Wie zur Bestätigung streut die
Autorin begründete Zweifel
und ich finde meine
Erleichterung

Dienstag, 10. November 2020

Dünnhäutig - ein Essay

Der Sinn des Lebens besteht darin, so zu leben, dass einen das Leben freut. Oder kurz: Der Sinn des Lebens ist die Lebensfreude. Aber freue ich mich über die Tatsache, dass ich am Leben bin?

Das Leben ist nicht nur schön. Selbst die Liebe kann weh tun. Wer dünnhäutig ist, leidet besonders unter den Schattenseiten. Der dünnhäutige Mensch stellt sich oft in Frage, seine Rechnungen gehen selten auf, er fühlt sich seinen Eindrücken, Gedanken und Gefühlen meist ausgeliefert, er hängt ein Leben lang in der Luft. Wenn es am schlimmsten ist, kann er nichts mehr wollen, kann nur resignieren und kapitulieren, kann sich nur noch dem freien Fall überlassen. Wie soll er da Freude empfinden?

»Herr, ich bitte dich, hilf mir«, seufzt der Dünnhäutige in seiner Not.
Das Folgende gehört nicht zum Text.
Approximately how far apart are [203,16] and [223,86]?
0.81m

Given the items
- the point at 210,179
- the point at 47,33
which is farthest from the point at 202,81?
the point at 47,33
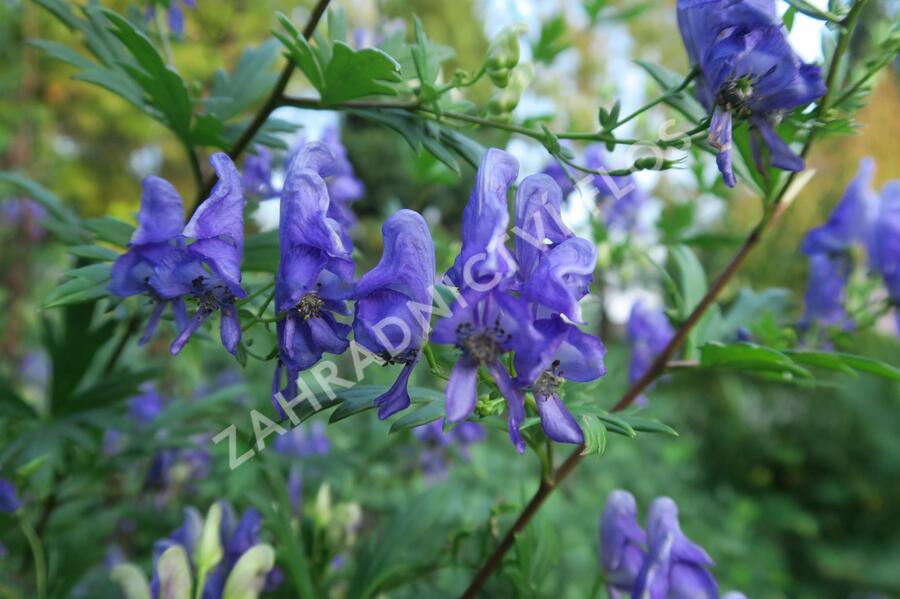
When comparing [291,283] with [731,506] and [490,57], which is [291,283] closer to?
[490,57]

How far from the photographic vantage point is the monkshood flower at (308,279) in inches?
31.4

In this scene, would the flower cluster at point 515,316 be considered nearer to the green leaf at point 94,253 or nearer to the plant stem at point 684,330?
the plant stem at point 684,330

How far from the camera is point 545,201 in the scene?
0.85m

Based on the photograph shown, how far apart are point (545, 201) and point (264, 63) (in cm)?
72

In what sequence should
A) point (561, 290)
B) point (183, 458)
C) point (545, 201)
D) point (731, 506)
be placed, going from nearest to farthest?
1. point (561, 290)
2. point (545, 201)
3. point (183, 458)
4. point (731, 506)

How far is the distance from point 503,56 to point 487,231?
42 cm

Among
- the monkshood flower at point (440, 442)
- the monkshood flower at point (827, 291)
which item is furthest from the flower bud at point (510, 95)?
the monkshood flower at point (440, 442)

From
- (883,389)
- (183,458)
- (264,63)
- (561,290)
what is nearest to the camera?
(561,290)

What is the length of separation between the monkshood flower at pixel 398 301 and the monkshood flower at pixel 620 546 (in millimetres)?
622

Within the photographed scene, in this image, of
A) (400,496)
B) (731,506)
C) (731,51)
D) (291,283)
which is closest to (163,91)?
(291,283)

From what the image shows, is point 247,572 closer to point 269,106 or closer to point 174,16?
point 269,106

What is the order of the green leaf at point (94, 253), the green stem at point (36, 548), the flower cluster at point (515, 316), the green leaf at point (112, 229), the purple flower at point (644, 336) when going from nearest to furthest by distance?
1. the flower cluster at point (515, 316)
2. the green leaf at point (94, 253)
3. the green leaf at point (112, 229)
4. the green stem at point (36, 548)
5. the purple flower at point (644, 336)

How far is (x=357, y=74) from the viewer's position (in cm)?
96

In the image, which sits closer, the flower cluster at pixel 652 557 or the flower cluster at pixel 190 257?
the flower cluster at pixel 190 257
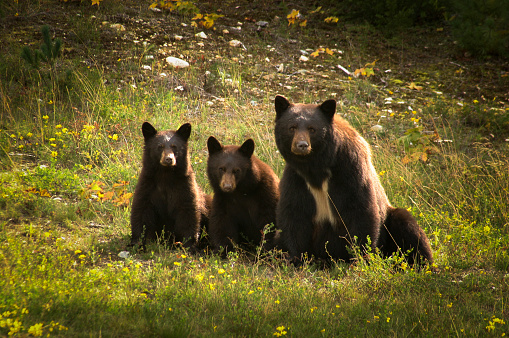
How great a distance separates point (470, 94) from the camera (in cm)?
999

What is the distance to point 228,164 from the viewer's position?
5.69 meters

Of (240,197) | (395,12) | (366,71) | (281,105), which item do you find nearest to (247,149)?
(240,197)

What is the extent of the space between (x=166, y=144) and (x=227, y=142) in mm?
2359

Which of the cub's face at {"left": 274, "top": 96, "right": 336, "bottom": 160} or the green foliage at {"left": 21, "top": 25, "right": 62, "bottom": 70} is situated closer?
the cub's face at {"left": 274, "top": 96, "right": 336, "bottom": 160}

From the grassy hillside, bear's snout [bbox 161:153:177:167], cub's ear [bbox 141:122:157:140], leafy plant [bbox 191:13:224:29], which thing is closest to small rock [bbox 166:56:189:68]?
Answer: the grassy hillside

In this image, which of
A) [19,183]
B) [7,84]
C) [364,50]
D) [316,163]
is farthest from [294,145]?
[364,50]

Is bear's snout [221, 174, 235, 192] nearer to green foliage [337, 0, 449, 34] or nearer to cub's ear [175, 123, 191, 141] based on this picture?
cub's ear [175, 123, 191, 141]

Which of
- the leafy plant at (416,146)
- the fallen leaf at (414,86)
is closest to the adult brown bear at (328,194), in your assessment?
the leafy plant at (416,146)

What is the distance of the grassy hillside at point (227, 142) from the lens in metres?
3.87

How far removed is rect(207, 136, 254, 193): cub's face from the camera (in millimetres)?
5633

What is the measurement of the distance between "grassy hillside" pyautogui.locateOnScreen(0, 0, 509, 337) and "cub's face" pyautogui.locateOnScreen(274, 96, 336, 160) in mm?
1144

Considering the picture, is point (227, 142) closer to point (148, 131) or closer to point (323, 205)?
point (148, 131)

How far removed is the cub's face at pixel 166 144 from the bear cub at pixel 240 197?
0.31m

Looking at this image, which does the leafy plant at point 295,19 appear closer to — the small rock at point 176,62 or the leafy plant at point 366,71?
the leafy plant at point 366,71
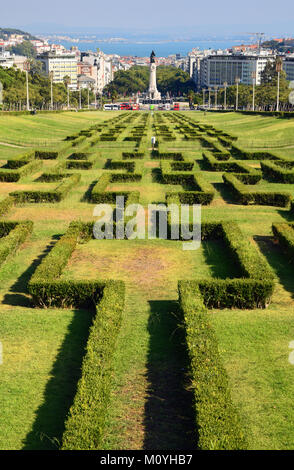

Und Gott antwortet: »Was möchtest du konkret?« »Ich suche irgendetwas, an dem ich mich festhalten kann«, gibt der Dünnhäutige zurück. »Dein Halt ist der freie Fall«, sagt Gott trocken. »Ich kann nicht tiefer fallen als in Gottes Hand«, sagt der Dünnhäutige zu sich selbst. Und dann: »Herr, was soll ich tun?« Gott aber antwortet dem Dünnhäutigen: »Du sollst in dich gehen und dich selbst erkennen. Du sollst gut darin werden, dich selbst zu kennen. Du sollst dich gut spüren und in dir ruhen. Kümmere dich nicht um deine Außenwirkung. Kümmere dich um dein Innenleben und dein Wohlbefinden. Kümmere dich um dein Tageswerk und sei damit zufrieden. Deine Arbeit sei ein Geduldspiel. Lass dich von niemandem überfordern. Und überfordere dich nicht selbst. Du machst deine Sache gut genug.«

Wenn ich das Gefühl habe, dass ich meine Sache gut mache, dann kann ich mich auch freuen. Gott sagt mir, was meine Aufgabe ist. Gott ist gütig, weise, wohlwollend, verstehend, verzeihend, hilfsbereit – er ist all das, was ich so dringend brauche und was mein leiblicher Vater nie gewesen ist. Ich muss mich über Gott nicht ärgern. Und wenn die Welt zugrunde geht, so liegt das daran, dass manche Menschen ihren Frieden mit sich selbst und Gott nicht finden.